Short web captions
• • •
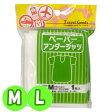 ヨック ペーパーアンダーシャツ 1枚入 M・L(yo0a046)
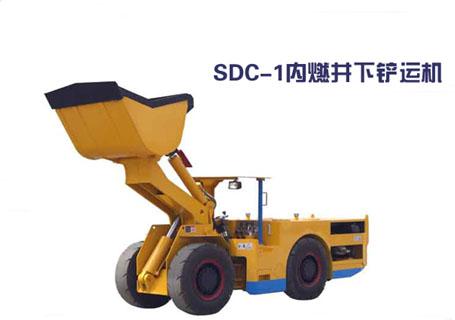 山鼎重工SDC-1矿用井下电动铲运机图片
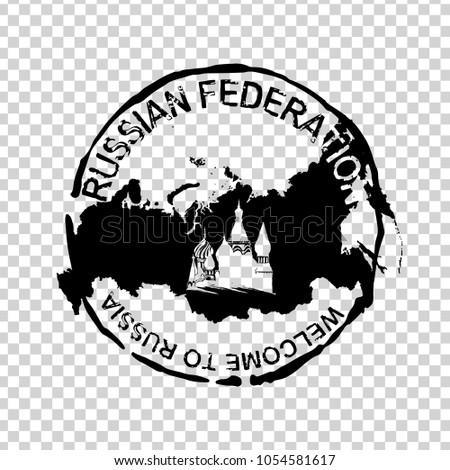 grunge russian federation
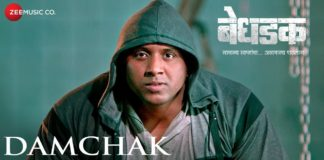Damchak Song Bedhadak Marathi Movie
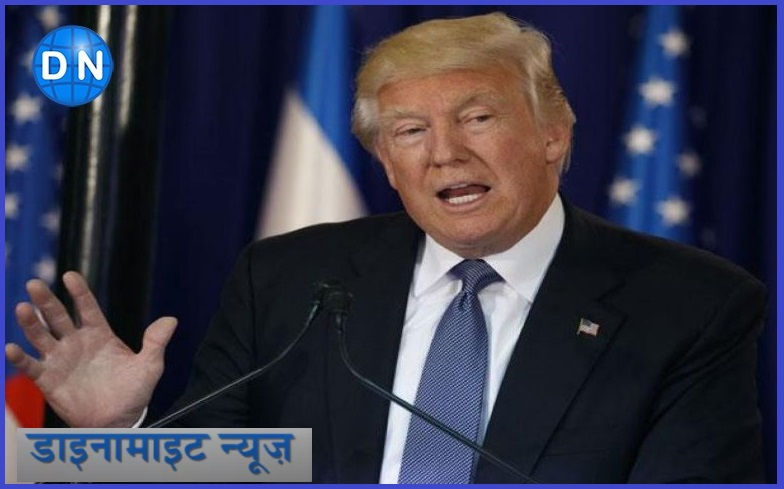 अमेरिकी राष्ट्रपति डोनाल्ड ट्रंप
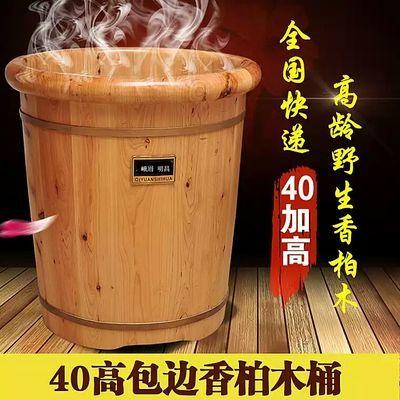 (冬至大放价)香柏木泡脚木桶泡脚盆足浴桶洗脚桶木桶足疗桶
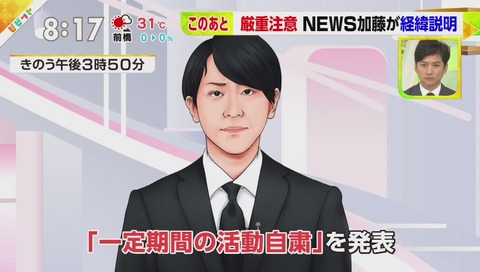 「news every」小山慶一郎 謝罪 絵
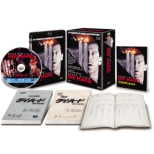 Die Hard Collector's Blu-ray BOX (10,000 Set Limited Manufacture)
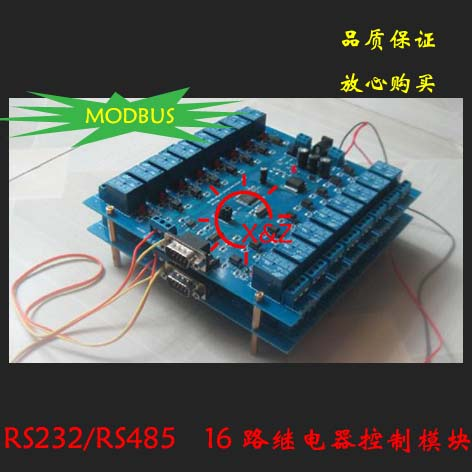 16 Way RS232 485 Serial Port Relay Control Panel (MODBUS Version) Computer Controlled Relay Module 12x serial port connector rs232 dr9 9 pin adapter male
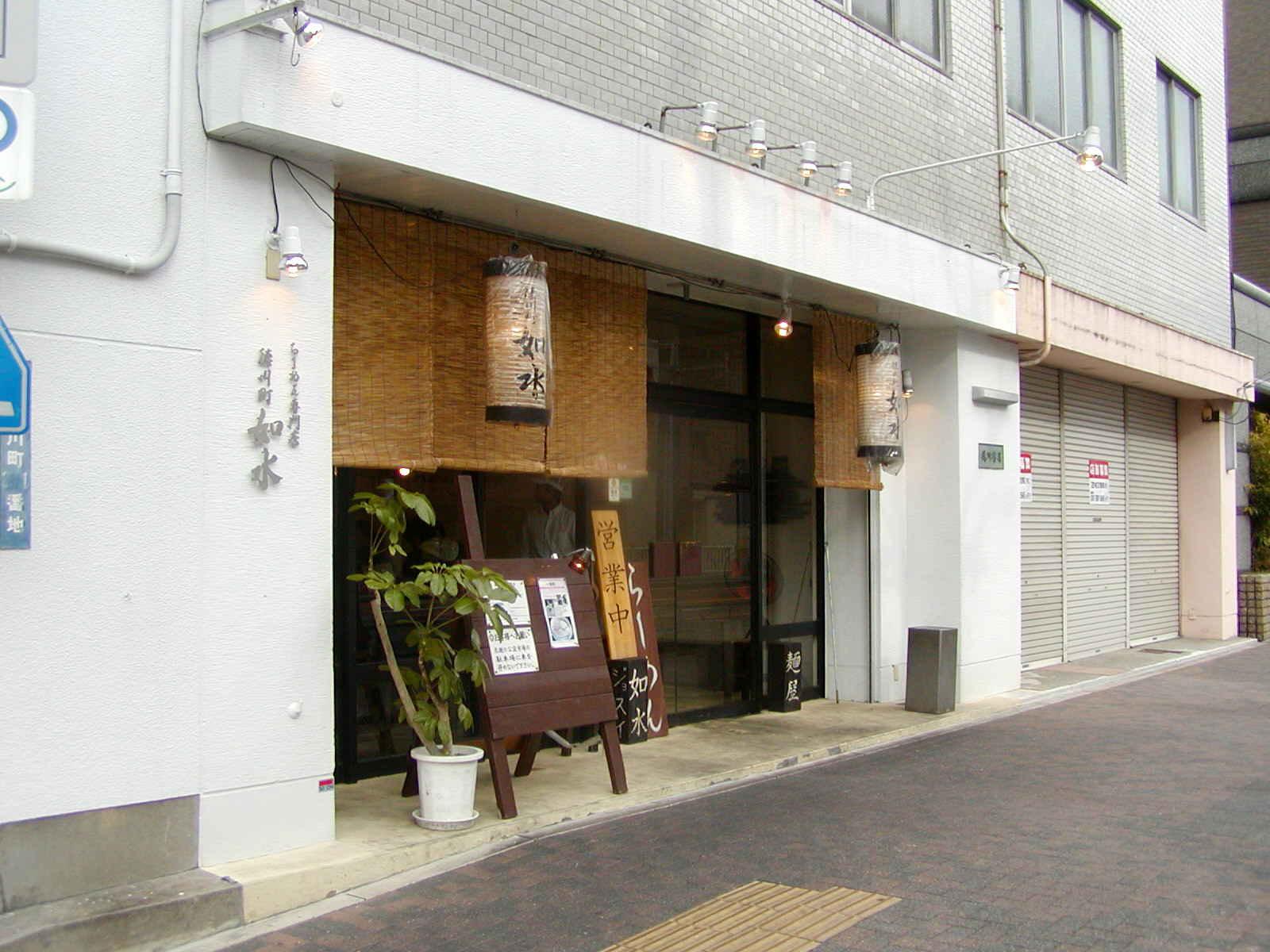 麺屋 如水【かけ・塩】 @愛知県名古屋市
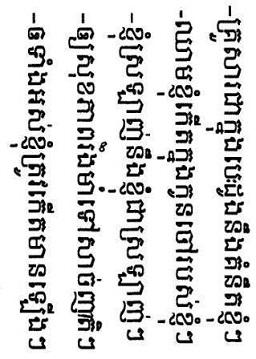 татуировки на санскрите перевод чего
• • •
Return each of the lines exactly as they appear above, with no images.

 ヨック ペーパーアンダーシャツ 1枚入 M・L(yo0a046)
 山鼎重工SDC-1矿用井下电动铲运机图片
 grunge russian federation
Damchak Song Bedhadak Marathi Movie
 अमेरिकी राष्ट्रपति डोनाल्ड ट्रंप
 (冬至大放价)香柏木泡脚木桶泡脚盆足浴桶洗脚桶木桶足疗桶
 「news every」小山慶一郎 謝罪 絵
 Die Hard Collector's Blu-ray BOX (10,000 Set Limited Manufacture)
 16 Way RS232 485 Serial Port Relay Control Panel (MODBUS Version) Computer Controlled Relay Module 12x serial port connector rs232 dr9 9 pin adapter male
 麺屋 如水【かけ・塩】 @愛知県名古屋市
 татуировки на санскрите перевод чего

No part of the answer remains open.